_STATED TASK_. The output should consist solely of the line containing "Which item among" and the lines that follow it through the end of the data below.

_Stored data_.

────────────────────

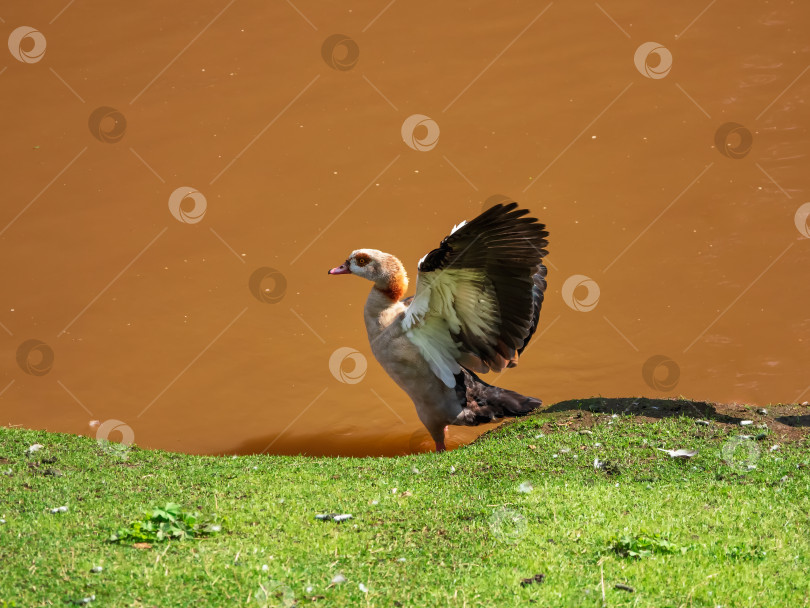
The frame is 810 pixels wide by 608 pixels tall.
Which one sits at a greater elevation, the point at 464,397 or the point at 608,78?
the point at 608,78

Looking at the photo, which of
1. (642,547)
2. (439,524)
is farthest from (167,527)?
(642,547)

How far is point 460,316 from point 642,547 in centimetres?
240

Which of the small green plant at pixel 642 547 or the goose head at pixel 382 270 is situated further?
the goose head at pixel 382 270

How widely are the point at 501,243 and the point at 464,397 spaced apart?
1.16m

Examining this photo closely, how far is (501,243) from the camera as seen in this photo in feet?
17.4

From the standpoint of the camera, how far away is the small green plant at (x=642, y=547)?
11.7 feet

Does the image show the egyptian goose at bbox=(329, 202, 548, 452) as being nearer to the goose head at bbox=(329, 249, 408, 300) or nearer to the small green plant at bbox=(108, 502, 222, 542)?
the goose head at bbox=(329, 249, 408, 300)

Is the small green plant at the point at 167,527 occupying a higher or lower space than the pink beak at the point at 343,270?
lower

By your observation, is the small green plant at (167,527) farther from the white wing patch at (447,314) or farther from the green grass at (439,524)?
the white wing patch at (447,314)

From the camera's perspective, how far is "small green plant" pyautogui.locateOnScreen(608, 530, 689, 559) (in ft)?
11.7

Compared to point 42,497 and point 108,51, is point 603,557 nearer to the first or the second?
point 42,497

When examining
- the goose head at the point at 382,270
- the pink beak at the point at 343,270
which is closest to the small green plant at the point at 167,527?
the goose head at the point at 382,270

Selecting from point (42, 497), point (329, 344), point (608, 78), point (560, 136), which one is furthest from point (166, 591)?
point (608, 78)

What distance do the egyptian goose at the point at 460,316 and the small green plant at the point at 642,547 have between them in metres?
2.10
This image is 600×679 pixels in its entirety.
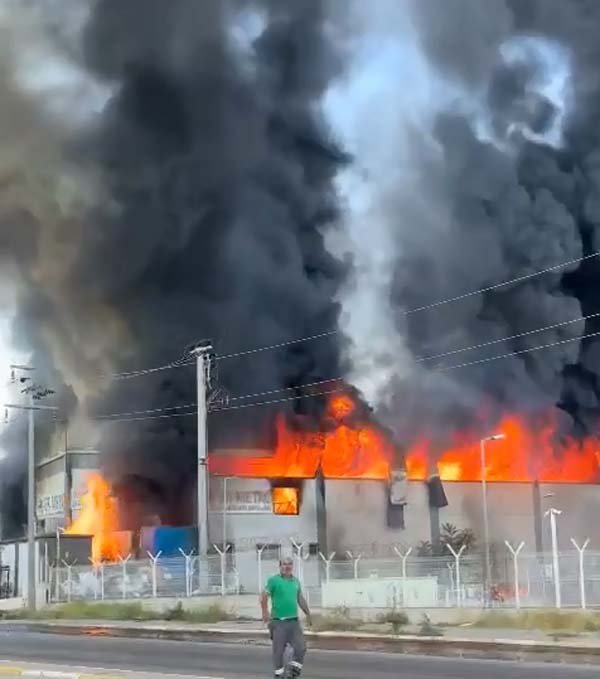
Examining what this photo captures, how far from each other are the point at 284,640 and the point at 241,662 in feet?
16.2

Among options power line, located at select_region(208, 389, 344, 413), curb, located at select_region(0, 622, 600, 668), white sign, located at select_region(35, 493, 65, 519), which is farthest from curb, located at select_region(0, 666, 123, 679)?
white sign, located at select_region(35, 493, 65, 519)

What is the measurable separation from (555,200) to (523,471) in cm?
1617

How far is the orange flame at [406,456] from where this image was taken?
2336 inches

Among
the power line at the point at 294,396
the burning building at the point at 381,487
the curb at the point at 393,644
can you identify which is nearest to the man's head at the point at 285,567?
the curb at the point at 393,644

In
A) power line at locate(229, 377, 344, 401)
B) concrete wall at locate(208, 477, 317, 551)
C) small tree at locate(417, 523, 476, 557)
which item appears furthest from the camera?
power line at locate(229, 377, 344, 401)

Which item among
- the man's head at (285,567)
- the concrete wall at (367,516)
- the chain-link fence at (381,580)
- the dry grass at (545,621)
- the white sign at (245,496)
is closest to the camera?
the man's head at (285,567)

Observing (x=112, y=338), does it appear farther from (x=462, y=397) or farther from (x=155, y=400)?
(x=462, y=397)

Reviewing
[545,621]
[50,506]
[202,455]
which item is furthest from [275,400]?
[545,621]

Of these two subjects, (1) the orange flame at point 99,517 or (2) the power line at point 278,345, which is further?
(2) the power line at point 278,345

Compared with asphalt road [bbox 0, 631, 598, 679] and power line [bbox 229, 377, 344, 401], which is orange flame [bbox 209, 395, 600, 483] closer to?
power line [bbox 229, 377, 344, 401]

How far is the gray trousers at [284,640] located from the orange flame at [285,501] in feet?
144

────────────────────

_RESPONSE TO THE EXERCISE_.
Which item among
- the man's head at (285,567)
- the concrete wall at (367,516)
- the chain-link fence at (381,580)
- the dry grass at (545,621)
- the white sign at (245,496)
is closest to the camera?
the man's head at (285,567)

Observing (x=112, y=338), does it appear farther from (x=462, y=397) or farther from (x=155, y=400)?
(x=462, y=397)

Reviewing
[545,621]
[50,506]
[202,455]
which item is furthest from [275,400]?
[545,621]

Of these two subjects, (1) the orange flame at point 99,517 or (2) the power line at point 278,345, which is further?
(2) the power line at point 278,345

Compared with asphalt road [bbox 0, 631, 598, 679] and power line [bbox 229, 377, 344, 401], which is orange flame [bbox 209, 395, 600, 483] closer to?
power line [bbox 229, 377, 344, 401]

How far is the gray trousers at [284,640] located from the orange flame at [285,501] in feet?
144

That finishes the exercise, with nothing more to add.